Impala’s speed now beats the fastest SQL-on-Hadoop alternatives. Test for yourself!
Since the initial beta release of Cloudera Impala more than one year ago (October 2012), we’ve been committed to regularly updating you about its evolution into the standard for running interactive SQL queries across data in Apache Hadoop and Hadoop-based enterprise data hubs. To briefly recap where we are today:
- Impala is being widely adopted.
Impala has been downloaded by people in more than 5,000 unique organizations, and Cloudera Enterprise customers from multiple industries and Fortune 100 companies have deployed it as supported infrastructure, integrated with their existing BI tools, in business-critical environments. Furthermore, MapR and Amazon Web Services (via its Elastic MapReduce service) recently announced support for Impala in their own platforms. - Impala has demonstrated production readiness.
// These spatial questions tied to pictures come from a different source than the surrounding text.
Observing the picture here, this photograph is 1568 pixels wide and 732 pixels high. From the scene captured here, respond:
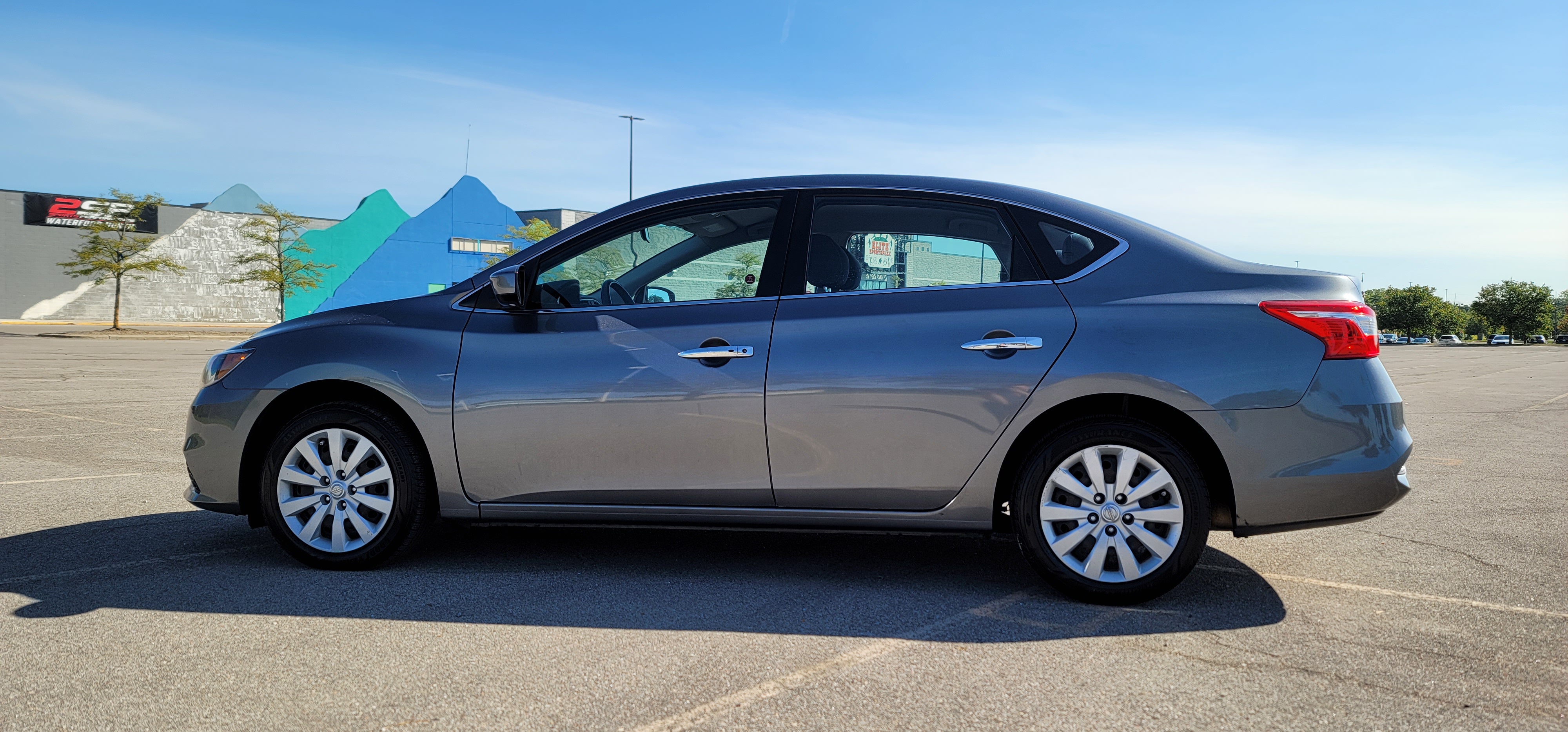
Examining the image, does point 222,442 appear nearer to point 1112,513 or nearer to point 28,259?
Result: point 1112,513

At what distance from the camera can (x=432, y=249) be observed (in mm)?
61844

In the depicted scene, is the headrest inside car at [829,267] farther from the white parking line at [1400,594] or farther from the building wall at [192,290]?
Result: the building wall at [192,290]

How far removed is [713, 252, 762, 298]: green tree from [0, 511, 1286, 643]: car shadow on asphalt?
1156 mm

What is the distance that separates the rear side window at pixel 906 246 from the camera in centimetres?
431

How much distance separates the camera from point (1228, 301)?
4051 millimetres

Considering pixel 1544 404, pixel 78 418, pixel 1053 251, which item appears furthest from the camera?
Result: pixel 1544 404

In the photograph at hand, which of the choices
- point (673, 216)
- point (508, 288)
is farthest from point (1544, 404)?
point (508, 288)

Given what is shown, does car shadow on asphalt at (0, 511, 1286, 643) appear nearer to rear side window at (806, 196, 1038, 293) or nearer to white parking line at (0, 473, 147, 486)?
rear side window at (806, 196, 1038, 293)

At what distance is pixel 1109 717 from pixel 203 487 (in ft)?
12.4

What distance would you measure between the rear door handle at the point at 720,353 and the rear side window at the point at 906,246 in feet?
1.21

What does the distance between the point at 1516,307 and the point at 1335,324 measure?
541 ft

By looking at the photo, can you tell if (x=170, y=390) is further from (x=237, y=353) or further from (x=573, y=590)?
(x=573, y=590)

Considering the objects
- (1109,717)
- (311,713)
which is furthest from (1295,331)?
(311,713)

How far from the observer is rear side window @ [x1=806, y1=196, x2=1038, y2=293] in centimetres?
431
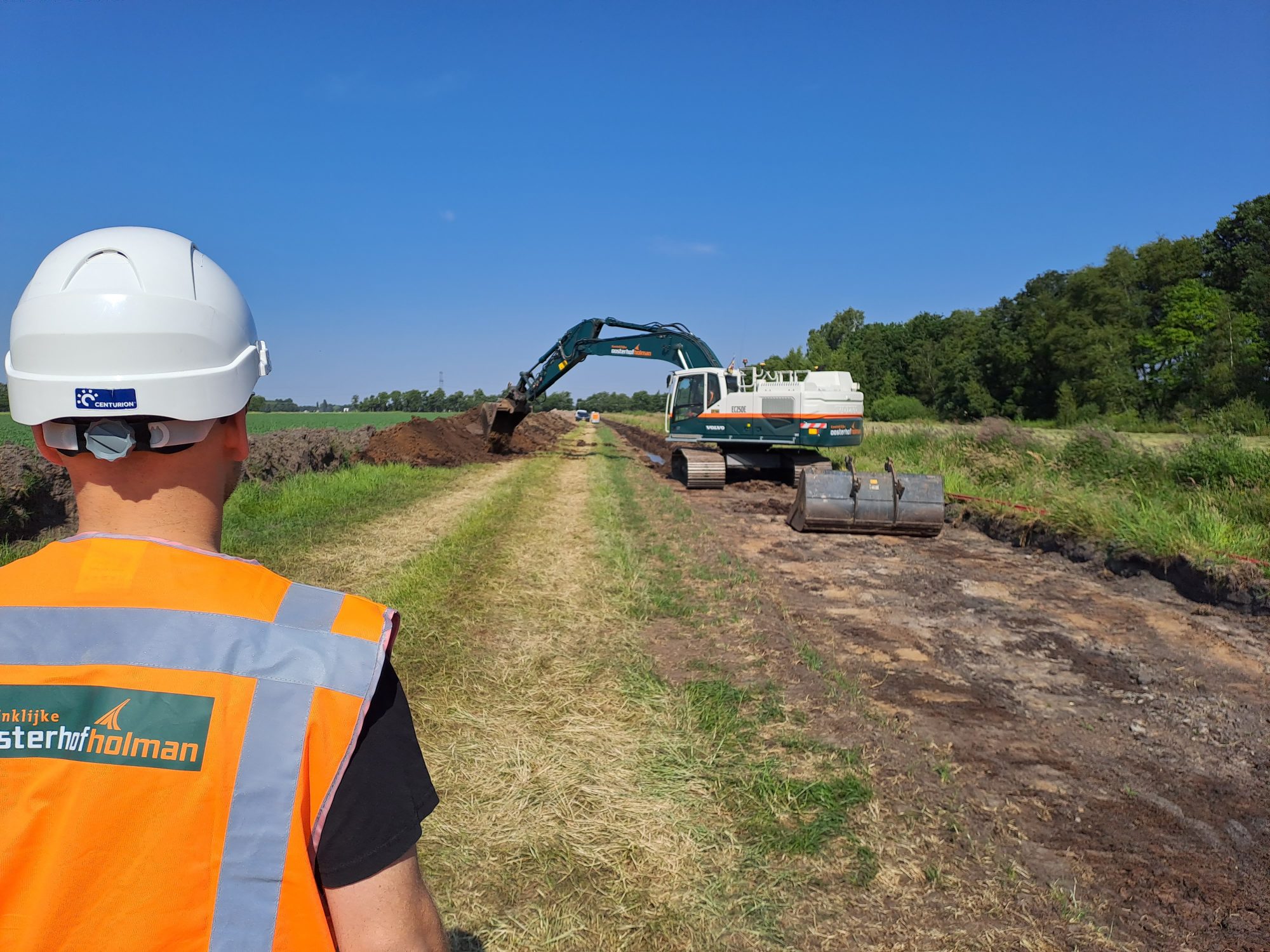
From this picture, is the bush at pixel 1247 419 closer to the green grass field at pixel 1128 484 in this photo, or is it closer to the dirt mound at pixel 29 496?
the green grass field at pixel 1128 484

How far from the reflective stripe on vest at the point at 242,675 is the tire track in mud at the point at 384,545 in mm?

Impala has proved out its superior performance for interactive queries in a concurrent-workloads environment, while providing reliable resource sharing compared to batch-processing alternatives like Apache Hive. - Impala sports an ever-increasing list of enterprise features.
Planned new enterprise features are materializing rapidly and according to plan — including the addition of fine-grained, role-based authorization, user-defined functions (UDFs), cost-based optimization, and pre-built analytic functions.
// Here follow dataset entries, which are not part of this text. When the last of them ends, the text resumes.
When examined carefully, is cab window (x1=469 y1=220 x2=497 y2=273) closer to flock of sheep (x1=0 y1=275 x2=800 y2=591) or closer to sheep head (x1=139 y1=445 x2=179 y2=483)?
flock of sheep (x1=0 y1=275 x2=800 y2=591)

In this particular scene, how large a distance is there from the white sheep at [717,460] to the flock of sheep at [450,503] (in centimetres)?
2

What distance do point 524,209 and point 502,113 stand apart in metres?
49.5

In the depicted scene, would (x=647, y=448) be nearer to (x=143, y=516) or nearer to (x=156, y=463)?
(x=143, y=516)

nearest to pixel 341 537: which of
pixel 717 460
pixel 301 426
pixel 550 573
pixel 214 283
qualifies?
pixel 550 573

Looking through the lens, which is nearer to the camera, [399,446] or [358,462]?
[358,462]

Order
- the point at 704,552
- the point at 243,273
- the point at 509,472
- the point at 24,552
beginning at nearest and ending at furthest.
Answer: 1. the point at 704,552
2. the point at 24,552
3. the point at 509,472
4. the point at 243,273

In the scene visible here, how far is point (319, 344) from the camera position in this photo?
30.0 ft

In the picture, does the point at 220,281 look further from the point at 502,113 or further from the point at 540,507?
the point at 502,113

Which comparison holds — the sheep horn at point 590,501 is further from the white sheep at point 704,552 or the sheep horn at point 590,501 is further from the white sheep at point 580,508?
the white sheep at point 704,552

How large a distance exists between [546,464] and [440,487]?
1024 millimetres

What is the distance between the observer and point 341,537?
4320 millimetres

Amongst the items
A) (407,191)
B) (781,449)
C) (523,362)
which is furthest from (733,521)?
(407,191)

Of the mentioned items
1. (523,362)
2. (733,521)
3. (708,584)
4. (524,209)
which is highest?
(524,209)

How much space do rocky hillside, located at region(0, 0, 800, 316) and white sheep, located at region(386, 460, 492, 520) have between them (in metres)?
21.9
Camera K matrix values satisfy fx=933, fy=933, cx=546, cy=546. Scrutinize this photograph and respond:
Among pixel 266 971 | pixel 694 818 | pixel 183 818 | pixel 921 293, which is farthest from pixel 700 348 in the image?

In this update, you’ll read about some exciting performance results (based on an open decision-support benchmark derived from TPC-DS) that not only prove out Impala’s continuing superiority over the latest releases of Hive (0.12) for interactive queries, but also query performance across open Hadoop data faster than that of a leading proprietary analytic DBMS across data in its native columnar data store. (Yes, you read that right!)
Thus far, we consider this milestone the best evidence yet that Impala is unique in its ability to surpass the performance of all SQL-on-Hadoop alternatives, while delivering the value propositions of Hadoop (fractional cost, unlimited scalability, unmatched flexibility) — a combination that the creators of those alternatives (including remote-query approaches and siloed DBMS/Hadoop hybrids) can never hope to achieve.
First, let’s take take a look at the latest results compared to those of Hive 0.12 (aka “Stinger”).
Impala versus Hive
The results below show that Impala continues to outperform all the latest publicly available releases of Hive (the most current of which runs on YARN/MR2).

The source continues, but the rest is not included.